_LESETEXT:_
++++++++

Danke für die ausführliche Beschreibung, ich werde das Verhalten untersuchen und gebe dir sobald wie möglich einen Feedback. 

Gruß Eduard


----------



## Phoenix Contact (14 November 2017)

Hallo Kay,

das Verhalten ist nachgestellt und wird von der Entwicklung verifiziert. Ich gebe dir einen Feedback, sobald ich eine Antwort erhalte.

Gruß Eduard


----------



## dfIas (12 März 2018)

Hallo Eduard,
gibt es inzwischen ein Update oder wird der Bug zum festen Bestandteil der ILC-3xx-Reihe?
Gruß
Kay


----------



## dfIas (3 Juni 2018)

Hallo, hallo ...
Muss den Thread nochmal nach oben holen. Es gibt  immer noch keinen Fix, oder? Wo ist das Problem, das Löschen des  Zielspeichers einfach mal aus dem Code zu entfernen? Gehört dort nicht  hin. Schade, dass sich hier keiner mehr meldet ...


----------



## dfIas (14 November 2018)

Alle halbe Jahre wieder ...? Fehler aussitzen? Ich warte immer noch ...!


----------



## dfIas (23 April 2021)

Hallo, 
mit einem Fix ist nach über drei Jahren nicht mehr zu rechnen, oder? Wäre mit dieser Vorlage so einfach gewesen - wieder einmal nur Use-as-is-Mentalität. Eduard scheint untergetaucht und kein Kollege springt ein.


----------



## Phoenix Contact (26 April 2021)

Hallo Kay,
nach Informationen aus unserer Entwicklung ist das Problem mit der aktuellen PC Worx-Version sowie der neusten Firmware des ILC (3.99) behoben.
Leider ist die Anfrage hier etwas länger unbearbeitet liegen geblieben. Ich hoffe der Fehler kann jetzt behoben werden.
Gerne kannst du dich auch telefonisch bei uns melden.


----------

++++++++

_BEREITGESTELLTES MATERIAL:_
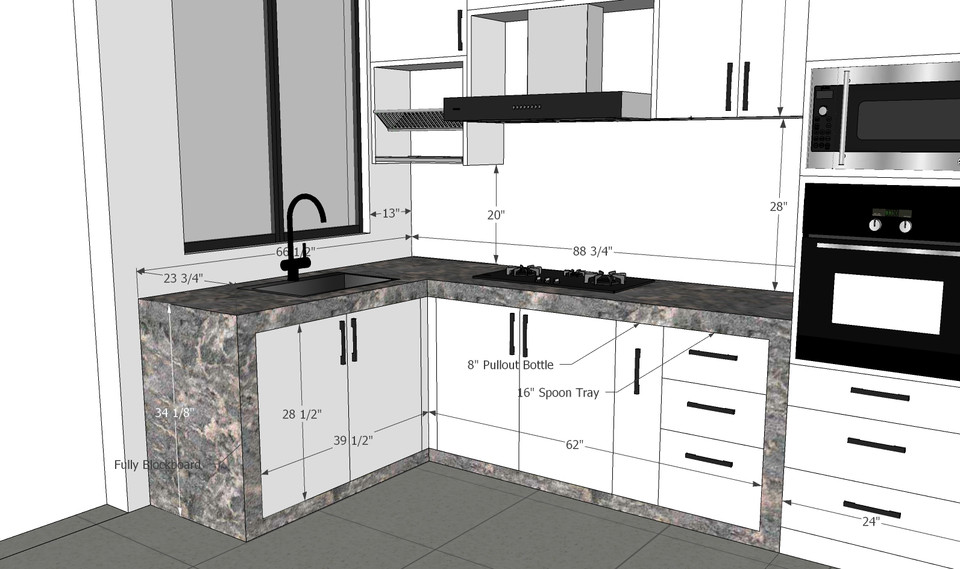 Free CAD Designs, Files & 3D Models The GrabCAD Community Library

++++++++

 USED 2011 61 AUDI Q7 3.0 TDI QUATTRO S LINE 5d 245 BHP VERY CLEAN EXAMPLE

++++++++

Schreiben Sie bitte aus dem Forumsverlauf oben den Abschnitt von "Hallo, hallo ..." bis "(14 November 2018)" wortgetreu ab.

_GELÖSTE AUFGABE:_
Hallo, hallo ...
Muss den Thread nochmal nach oben holen. Es gibt  immer noch keinen Fix, oder? Wo ist das Problem, das Löschen des  Zielspeichers einfach mal aus dem Code zu entfernen? Gehört dort nicht  hin. Schade, dass sich hier keiner mehr meldet ...


----------



## dfIas (14 November 2018)